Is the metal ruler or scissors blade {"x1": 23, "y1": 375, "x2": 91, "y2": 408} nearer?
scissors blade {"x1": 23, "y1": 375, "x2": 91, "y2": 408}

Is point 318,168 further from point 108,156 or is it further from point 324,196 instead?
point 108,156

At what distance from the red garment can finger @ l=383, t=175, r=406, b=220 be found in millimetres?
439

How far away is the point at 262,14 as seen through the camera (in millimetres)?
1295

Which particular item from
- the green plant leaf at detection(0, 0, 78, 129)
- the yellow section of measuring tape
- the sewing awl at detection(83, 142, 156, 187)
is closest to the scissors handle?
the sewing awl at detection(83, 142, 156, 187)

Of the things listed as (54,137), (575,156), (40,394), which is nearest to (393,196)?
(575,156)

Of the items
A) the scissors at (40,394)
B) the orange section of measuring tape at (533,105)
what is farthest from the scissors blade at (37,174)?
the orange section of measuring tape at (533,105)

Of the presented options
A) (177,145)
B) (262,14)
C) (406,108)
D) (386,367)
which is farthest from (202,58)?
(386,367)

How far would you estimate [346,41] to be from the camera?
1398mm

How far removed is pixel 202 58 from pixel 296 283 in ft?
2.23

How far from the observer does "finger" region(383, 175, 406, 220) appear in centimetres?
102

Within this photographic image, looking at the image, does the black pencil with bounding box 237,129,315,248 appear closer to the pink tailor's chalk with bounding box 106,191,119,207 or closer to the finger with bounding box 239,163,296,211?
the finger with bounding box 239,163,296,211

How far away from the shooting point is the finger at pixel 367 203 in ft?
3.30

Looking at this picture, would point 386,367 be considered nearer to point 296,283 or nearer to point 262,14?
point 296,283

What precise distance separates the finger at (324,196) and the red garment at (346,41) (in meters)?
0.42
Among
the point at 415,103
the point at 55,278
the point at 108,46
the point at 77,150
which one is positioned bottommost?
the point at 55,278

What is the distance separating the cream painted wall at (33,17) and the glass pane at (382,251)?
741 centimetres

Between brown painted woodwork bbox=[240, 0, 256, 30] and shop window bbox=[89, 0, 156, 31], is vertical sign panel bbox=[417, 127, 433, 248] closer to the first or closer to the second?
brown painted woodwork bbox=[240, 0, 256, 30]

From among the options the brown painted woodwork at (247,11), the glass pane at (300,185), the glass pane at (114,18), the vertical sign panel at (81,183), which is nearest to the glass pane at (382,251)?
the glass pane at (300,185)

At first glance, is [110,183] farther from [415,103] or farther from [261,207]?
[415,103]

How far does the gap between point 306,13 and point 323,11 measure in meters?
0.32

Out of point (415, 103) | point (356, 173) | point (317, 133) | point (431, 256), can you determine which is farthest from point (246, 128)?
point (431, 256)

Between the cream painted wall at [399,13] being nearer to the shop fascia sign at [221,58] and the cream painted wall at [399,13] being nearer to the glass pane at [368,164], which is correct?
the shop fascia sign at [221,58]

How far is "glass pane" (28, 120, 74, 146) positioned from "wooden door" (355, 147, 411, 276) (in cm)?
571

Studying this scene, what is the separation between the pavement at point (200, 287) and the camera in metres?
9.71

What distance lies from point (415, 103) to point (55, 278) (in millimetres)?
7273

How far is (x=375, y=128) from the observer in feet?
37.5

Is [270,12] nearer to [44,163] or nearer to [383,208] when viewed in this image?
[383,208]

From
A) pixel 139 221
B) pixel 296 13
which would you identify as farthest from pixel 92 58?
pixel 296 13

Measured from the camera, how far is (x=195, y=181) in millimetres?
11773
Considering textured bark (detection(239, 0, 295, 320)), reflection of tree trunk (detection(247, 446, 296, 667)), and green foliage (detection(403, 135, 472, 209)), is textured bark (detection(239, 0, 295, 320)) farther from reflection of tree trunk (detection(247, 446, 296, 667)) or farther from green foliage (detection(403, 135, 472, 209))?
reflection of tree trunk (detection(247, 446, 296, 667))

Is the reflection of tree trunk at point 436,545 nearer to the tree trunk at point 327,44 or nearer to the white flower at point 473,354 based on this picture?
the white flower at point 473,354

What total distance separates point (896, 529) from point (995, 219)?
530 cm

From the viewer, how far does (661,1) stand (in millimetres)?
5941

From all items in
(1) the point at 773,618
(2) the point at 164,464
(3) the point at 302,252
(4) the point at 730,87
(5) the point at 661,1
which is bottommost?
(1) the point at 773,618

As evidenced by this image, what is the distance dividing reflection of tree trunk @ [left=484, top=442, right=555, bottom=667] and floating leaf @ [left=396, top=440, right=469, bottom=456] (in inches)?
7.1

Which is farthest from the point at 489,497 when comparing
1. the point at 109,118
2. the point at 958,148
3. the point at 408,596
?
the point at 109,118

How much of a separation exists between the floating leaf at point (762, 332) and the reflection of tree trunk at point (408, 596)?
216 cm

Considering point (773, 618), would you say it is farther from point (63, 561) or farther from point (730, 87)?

Instruction: Retype nothing except the lines from the line holding "Studying this scene, what" through the last line of the entries, both included.

Completed task:
Studying this scene, what is the separation between the pavement at point (200, 287) and the camera in metres?
9.71

What distance lies from point (415, 103) to point (55, 278) (in millimetres)?
7273

How far is (x=375, y=128) from the observer in feet?
37.5

Is [270,12] nearer to [44,163] or nearer to [383,208] when viewed in this image?
[383,208]

From
A) pixel 139 221
B) pixel 296 13
which would you identify as farthest from pixel 92 58?
pixel 296 13

Measured from the camera, how far is (x=195, y=181) in millimetres?
11773
Considering textured bark (detection(239, 0, 295, 320)), reflection of tree trunk (detection(247, 446, 296, 667)), and green foliage (detection(403, 135, 472, 209)), is textured bark (detection(239, 0, 295, 320)) farther from reflection of tree trunk (detection(247, 446, 296, 667)) or farther from green foliage (detection(403, 135, 472, 209))?
reflection of tree trunk (detection(247, 446, 296, 667))

Is the reflection of tree trunk at point 436,545 nearer to the tree trunk at point 327,44 or nearer to the white flower at point 473,354 based on this picture?
the white flower at point 473,354

What total distance separates point (896, 529) from point (995, 219)?
530 cm

From the viewer, how far does (661,1) stand (in millimetres)?
5941

From all items in
(1) the point at 773,618
(2) the point at 164,464
(3) the point at 302,252
(4) the point at 730,87
(5) the point at 661,1
which is bottommost?
(1) the point at 773,618

As evidenced by this image, what is the distance dividing reflection of tree trunk @ [left=484, top=442, right=555, bottom=667] and floating leaf @ [left=396, top=440, right=469, bottom=456] (in inches)?
7.1

Which is farthest from the point at 489,497 when comparing
1. the point at 109,118
2. the point at 958,148
3. the point at 408,596
?
the point at 109,118

How much of a separation exists between the floating leaf at point (762, 332) and the reflection of tree trunk at point (408, 596)?
216 cm

Considering point (773, 618), would you say it is farther from point (63, 561) or farther from point (730, 87)?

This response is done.